Besonders eine von Ackers jüngeren Publikationen kritisieren Asta und Fachrat. „Die deutsche Racial-Profiling-Debatte: Stigmatisierung der uniformierten Polizei?“, erschienen in Ausgabe 4/2020 der „unabhängigen interdisziplinären Zeitschrift“ Polizei & Wissenschaft. Das Magazin versteht sich als Angelpunkt zwischen Theorie und Praxis der Polizeiarbeit. Aufbauend auf Begriffsdefinitionen geht es in dem Text um die Frage, ob die Polizei in Deutschland rassistisch geprägtes Racial Profiling betreibe und welche Konsequenzen die öffentlich geführte Debatte haben könne.
Vor allem das Fazit des Textes, dass polizeiliche Arbeit nicht rassistisch geprägt sei, ist den Studierenden ein Dorn im Auge. Das sei „eine gewagte These für jemanden, der selbst Begriffe wie ‚Subsahara-Afrikaner‘ nutzt und 'vermeintliches Racial Profiling’ mit 'vermeintlicher uniform stigmatization’ auf eine Stufe stellt“, heißt es in einer Pressemitteilung von Asta und Fachrat SoWi.

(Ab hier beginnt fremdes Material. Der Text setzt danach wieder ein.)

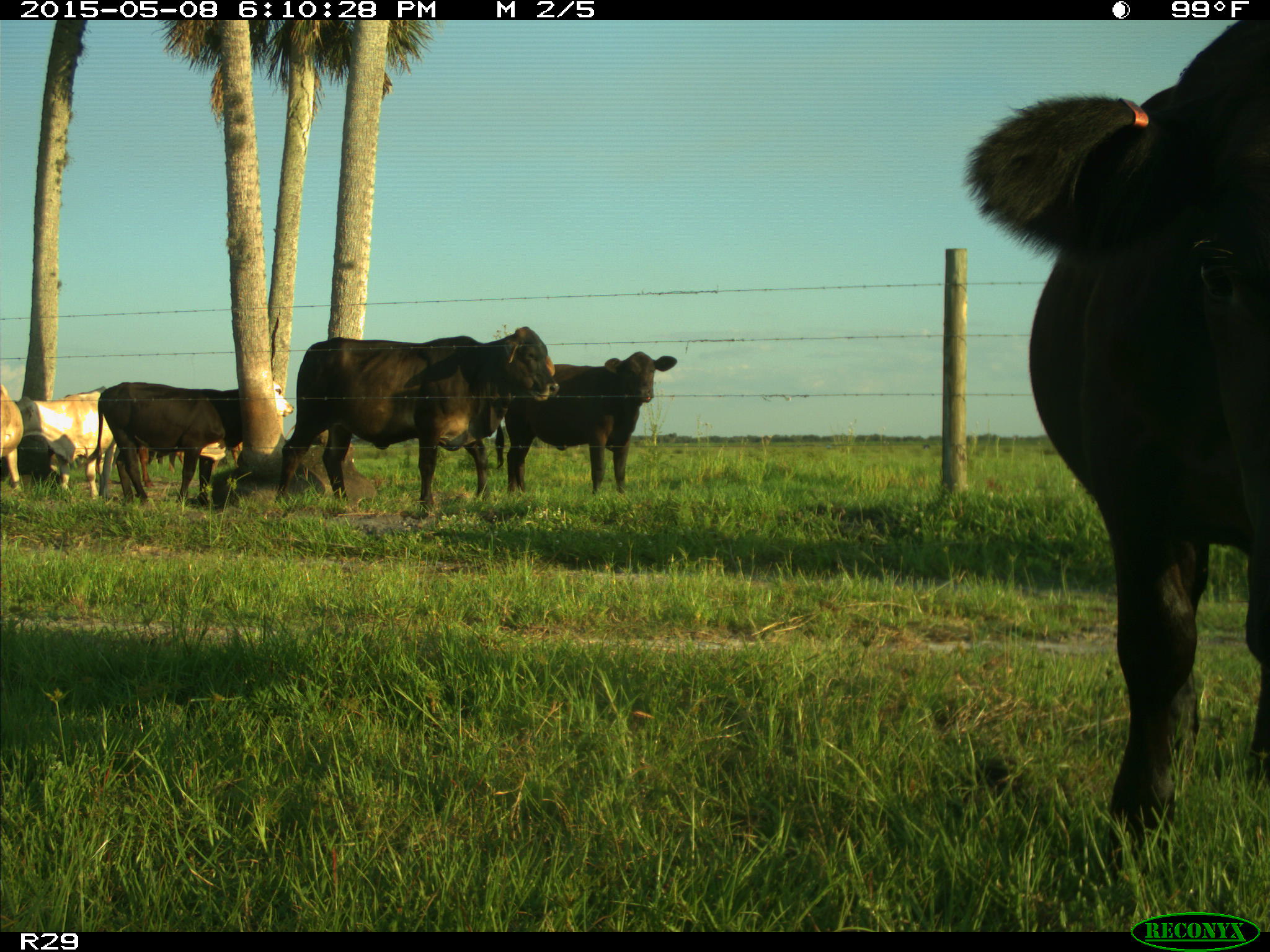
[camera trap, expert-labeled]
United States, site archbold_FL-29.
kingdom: Animalia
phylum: Chordata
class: Mammalia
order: Artiodactyla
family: Bovidae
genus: Bos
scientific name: Bos taurus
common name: domestic cow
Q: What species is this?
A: Bos taurus (domestic cow).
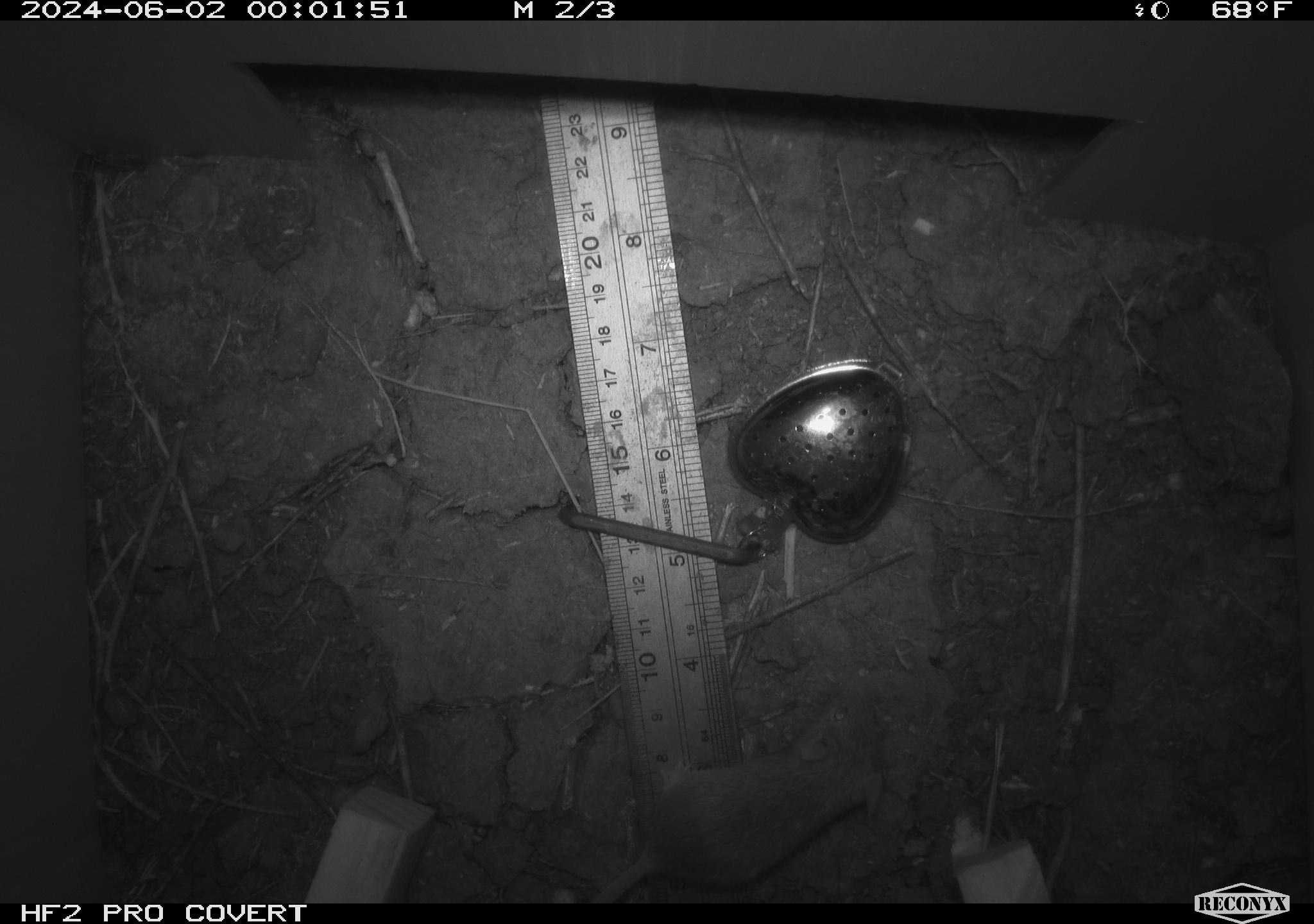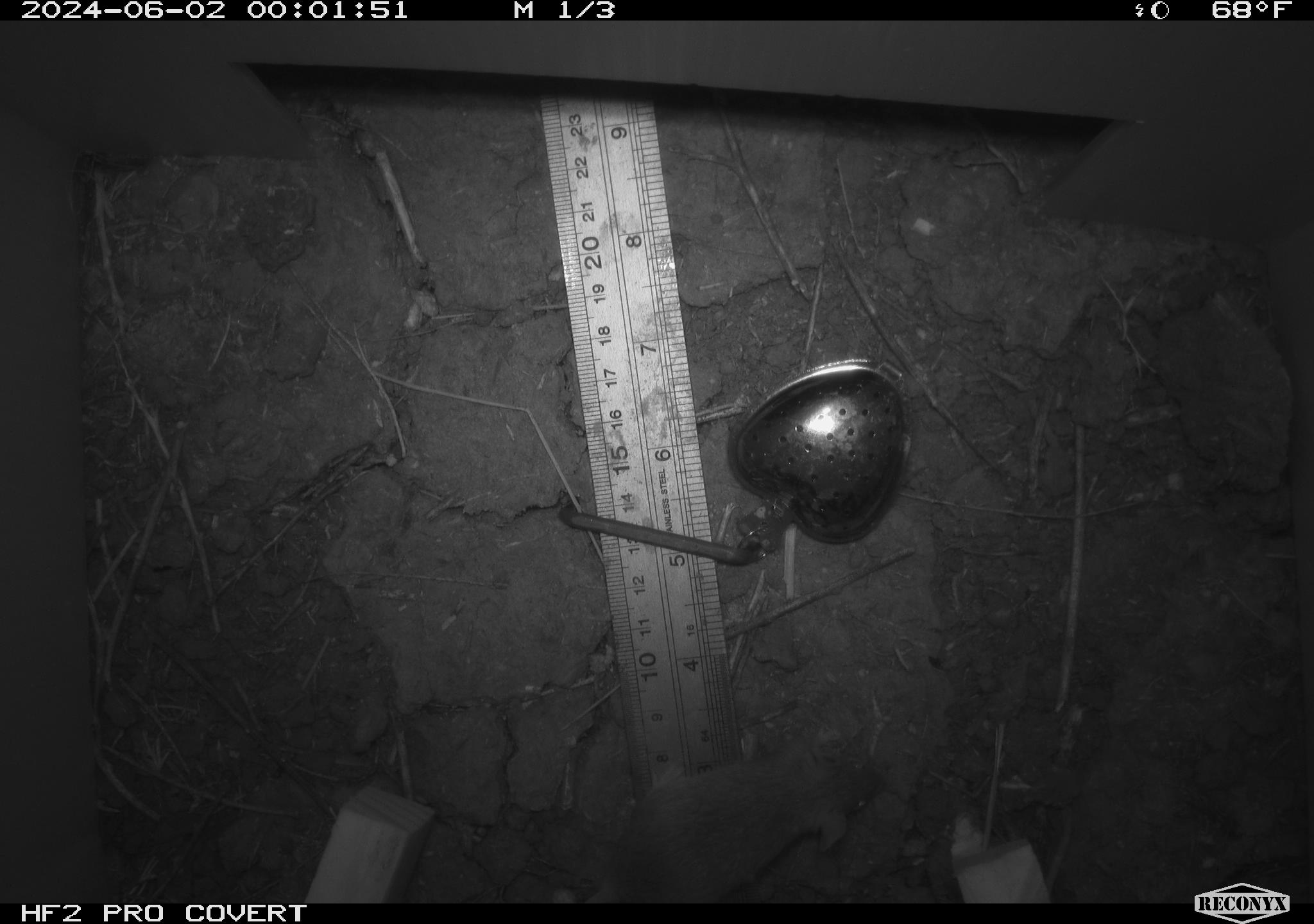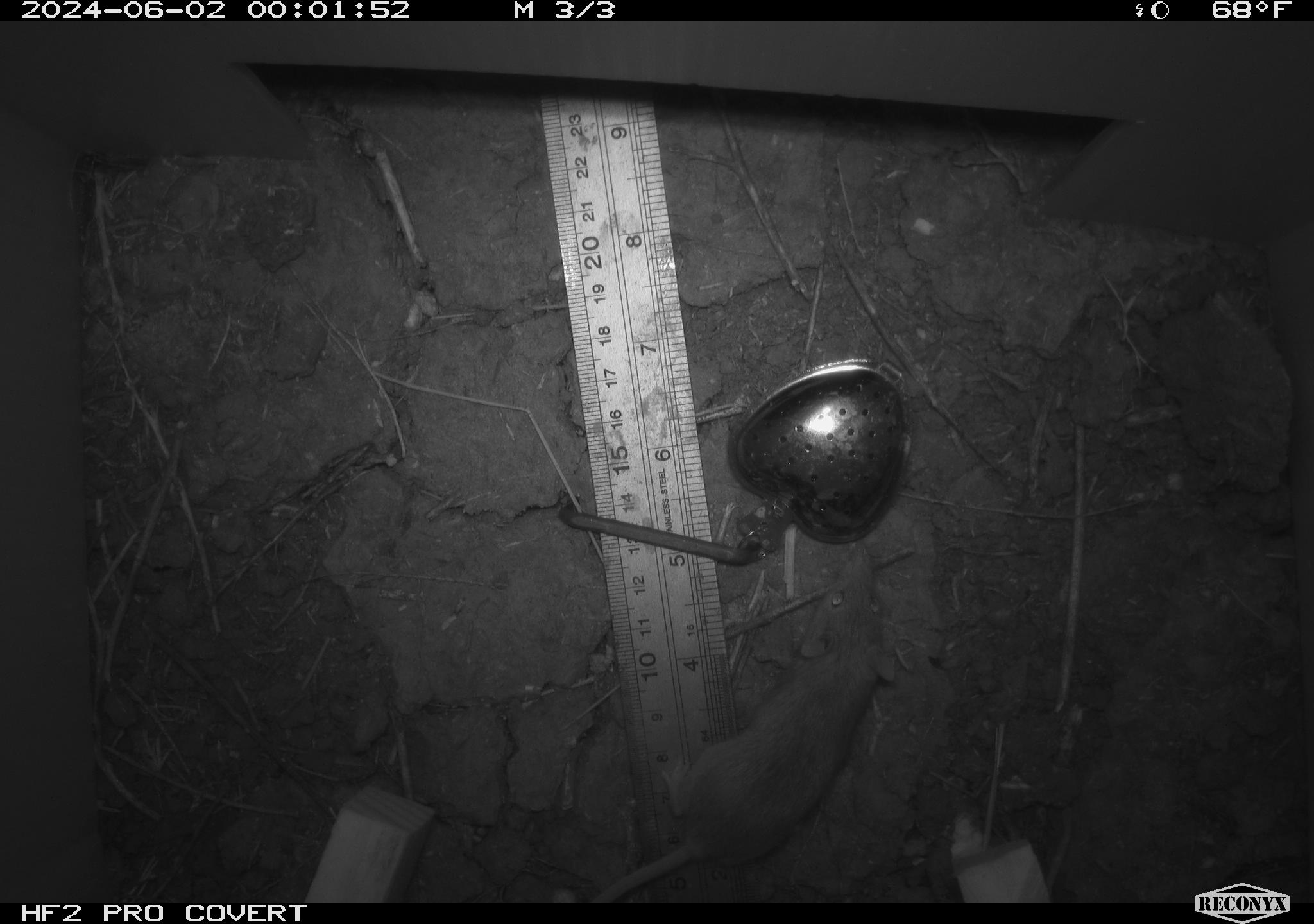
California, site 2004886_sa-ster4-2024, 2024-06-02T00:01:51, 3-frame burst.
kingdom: Animalia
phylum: Chordata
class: Mammalia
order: Rodentia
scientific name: Rodentia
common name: mouse species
Mouse species (Rodentia).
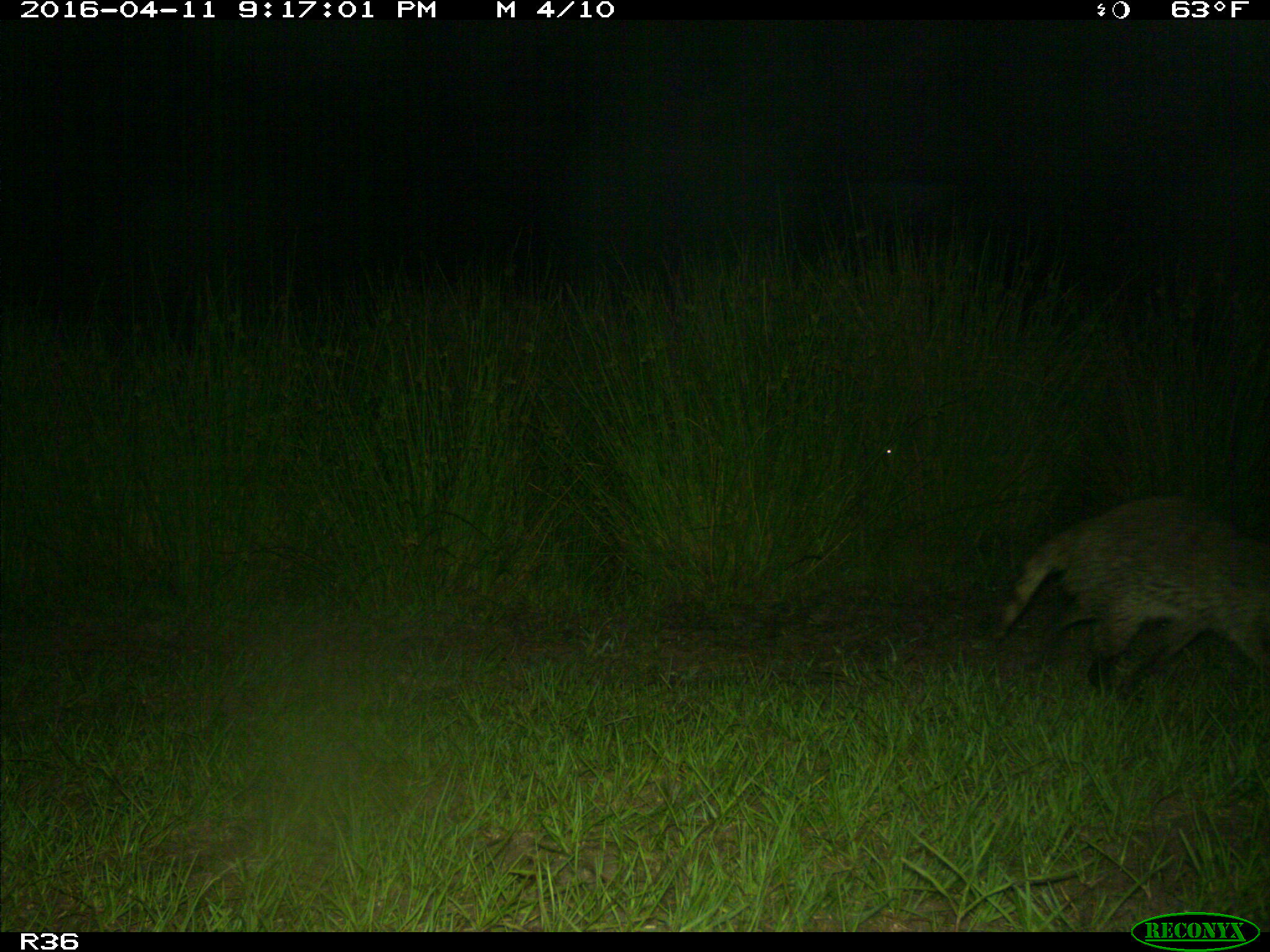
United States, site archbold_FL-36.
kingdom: Animalia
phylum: Chordata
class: Mammalia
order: Carnivora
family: Procyonidae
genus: Procyon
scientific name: Procyon lotor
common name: common raccoon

Der Ring Christlich-Demokratischer Studierender (RCDS) wittert in den kritischen Äußerungen eine Diffamierung und springt Acker zur Seite. Der Präsident der LUH, Volker Epping, sieht in einem Interview mit der Hannoverschen Allgemeinen Zeitung „Cancel Culture“ auf dem Vormarsch.
Auch der Institutsleiter Matthias Bös bekräftigt gegenüber der taz seine Unterstützung für den Dozenten und verweist darauf, dass Asta und Fachrat nicht alle Studierenden repräsentierten. Laut seiner Einschätzung als Soziologe, schreibt Bös, lägen hier Anzeichen von Diskriminierung vor. Gemeint sei die Unterstellung, dass eine Person, die in einer Organisation arbeite, dieser gegenüber niemals eine kritische Haltung einnehmen könne. „Tatsächlich bin ich der Meinung, dass dies möglich ist, und nach Sichtung der Unterlagen von Herrn Acker auch bei diesem eine kritische Haltung vorliegt.“ Der Seminarplan und die Publikationen Ackers seien selbstverständlich geprüft worden. Aus denen gehe hervor, so Bös, dass in diesem Seminar auch der Aspekt des institutionellen Rassismus bei der Polizei vorkommen werde.
Ein*e Seminarteilnehmer*in, die*der aus Angst vor Konsequenzen lieber anonym bleiben will, berichtet der taz, in der Einführungsvorlesung hätten sich Vorbehalte nun eher bestätigt. So soll Acker auf die Frage, warum Racial Profiling nun doch nicht mehr im Ablaufplan des Seminars auftauche, geantwortet haben, es gebe ein ganzes Seminar, in dem die Begriffe 'Rasse, Ethnie und Klasse’ aufbereitet würden. Aufgrund der Stoffmenge müsse dies in seinem Seminar ausfallen.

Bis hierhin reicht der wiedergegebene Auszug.